• 読解用抜粋
大道芸観覧レポート モノクロ・フィルムでつづるkemukemu

大道芸、昔の広告、昔のテレビ番組、中井久夫、フーコー

タルコフスキー語録 (5)

イメージ 1

「映像のポエジア」(キネマ旬報社)より(2)



現代人の大衆文化、消費者のために用意されたまがいものの文明は、
人間が魂を治癒しようとするとき、
人間存在の本質的問題をに向かおうとしたり、
あるいは自分自身を精神的なるものとして、自覚しようとするときに、
そこに至る道を、遮っているのである。


時間がなければ、記憶もまた存在しないということは、
まったく明らかである。
・・・・
記憶を欠くと人間は、虚妄の存在のなかに囚われてしまい、
時間から脱落し、自分に固有な外部世界との関係を確立することができなくなる。
つまり、彼は狂気を運命付けられてしまうのだ。
人間は、精神的な存在であり、同時に、記憶も付与されている。
・・・記憶はわれわれを弱点のある苦悩することが出来る存在にするのだ。
・・・人生というのは、人間に割りあてられた期間に他ならない。

• 課題
タルコフスキー語録の本文のうち、「現代人の大衆文化、消費者のために用意されたまがいものの文明は、」から「人間は、精神的な存在であり、同時に、記憶も付与されている。」までを、一字一句変えずに打ち直してもらえますか？ 本文だけを手がかりにしてください。

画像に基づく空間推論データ
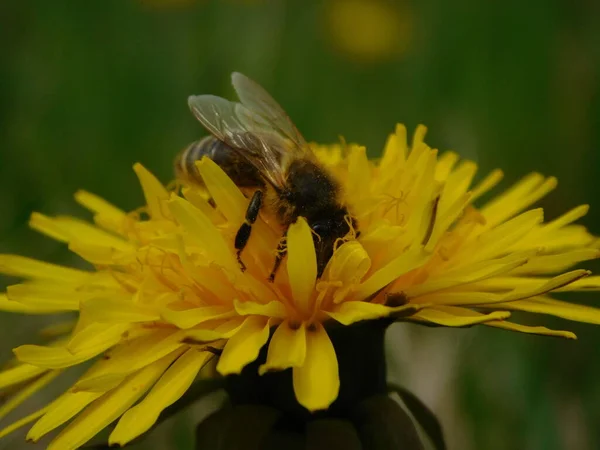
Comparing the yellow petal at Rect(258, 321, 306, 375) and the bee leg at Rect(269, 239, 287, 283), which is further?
the bee leg at Rect(269, 239, 287, 283)

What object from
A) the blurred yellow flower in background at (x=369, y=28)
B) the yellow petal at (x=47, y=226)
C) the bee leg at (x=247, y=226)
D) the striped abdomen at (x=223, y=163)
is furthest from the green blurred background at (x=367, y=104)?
the bee leg at (x=247, y=226)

• 解答例
現代人の大衆文化、消費者のために用意されたまがいものの文明は、
人間が魂を治癒しようとするとき、
人間存在の本質的問題をに向かおうとしたり、
あるいは自分自身を精神的なるものとして、自覚しようとするときに、
そこに至る道を、遮っているのである。


時間がなければ、記憶もまた存在しないということは、
まったく明らかである。
・・・・
記憶を欠くと人間は、虚妄の存在のなかに囚われてしまい、
時間から脱落し、自分に固有な外部世界との関係を確立することができなくなる。
つまり、彼は狂気を運命付けられてしまうのだ。
人間は、精神的な存在であり、同時に、記憶も付与されている。